* DIRECTIONS:
Each record below should be written out again exactly as given.
======== DATA
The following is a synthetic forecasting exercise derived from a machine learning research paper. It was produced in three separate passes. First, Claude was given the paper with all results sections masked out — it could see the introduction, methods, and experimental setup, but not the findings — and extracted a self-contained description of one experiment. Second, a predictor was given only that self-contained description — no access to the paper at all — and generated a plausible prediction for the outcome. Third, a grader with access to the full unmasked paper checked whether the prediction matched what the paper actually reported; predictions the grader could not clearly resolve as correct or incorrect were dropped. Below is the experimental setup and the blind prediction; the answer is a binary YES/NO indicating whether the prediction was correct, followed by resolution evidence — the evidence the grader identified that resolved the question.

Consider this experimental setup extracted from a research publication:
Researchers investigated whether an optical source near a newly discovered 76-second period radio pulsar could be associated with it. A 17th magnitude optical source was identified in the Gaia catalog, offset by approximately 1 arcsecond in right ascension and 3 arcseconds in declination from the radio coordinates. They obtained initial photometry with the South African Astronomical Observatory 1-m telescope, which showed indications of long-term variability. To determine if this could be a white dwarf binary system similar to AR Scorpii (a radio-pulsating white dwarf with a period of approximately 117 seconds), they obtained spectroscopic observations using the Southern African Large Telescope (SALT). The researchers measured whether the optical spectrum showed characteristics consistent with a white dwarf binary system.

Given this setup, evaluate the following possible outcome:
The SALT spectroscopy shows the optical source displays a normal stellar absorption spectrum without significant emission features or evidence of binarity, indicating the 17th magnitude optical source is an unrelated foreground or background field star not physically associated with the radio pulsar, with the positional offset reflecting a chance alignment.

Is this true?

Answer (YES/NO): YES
================
* THE ANSWER:
The following is a synthetic forecasting exercise derived from a machine learning research paper. It was produced in three separate passes. First, Claude was given the paper with all results sections masked out — it could see the introduction, methods, and experimental setup, but not the findings — and extracted a self-contained description of one experiment. Second, a predictor was given only that self-contained description — no access to the paper at all — and generated a plausible prediction for the outcome. Third, a grader with access to the full unmasked paper checked whether the prediction matched what the paper actually reported; predictions the grader could not clearly resolve as correct or incorrect were dropped. Below is the experimental setup and the blind prediction; the answer is a binary YES/NO indicating whether the prediction was correct, followed by resolution evidence — the evidence the grader identified that resolved the question.

Consider this experimental setup extracted from a research publication:
Researchers investigated whether an optical source near a newly discovered 76-second period radio pulsar could be associated with it. A 17th magnitude optical source was identified in the Gaia catalog, offset by approximately 1 arcsecond in right ascension and 3 arcseconds in declination from the radio coordinates. They obtained initial photometry with the South African Astronomical Observatory 1-m telescope, which showed indications of long-term variability. To determine if this could be a white dwarf binary system similar to AR Scorpii (a radio-pulsating white dwarf with a period of approximately 117 seconds), they obtained spectroscopic observations using the Southern African Large Telescope (SALT). The researchers measured whether the optical spectrum showed characteristics consistent with a white dwarf binary system.

Given this setup, evaluate the following possible outcome:
The SALT spectroscopy shows the optical source displays a normal stellar absorption spectrum without significant emission features or evidence of binarity, indicating the 17th magnitude optical source is an unrelated foreground or background field star not physically associated with the radio pulsar, with the positional offset reflecting a chance alignment.

Is this true?

Answer (YES/NO): YES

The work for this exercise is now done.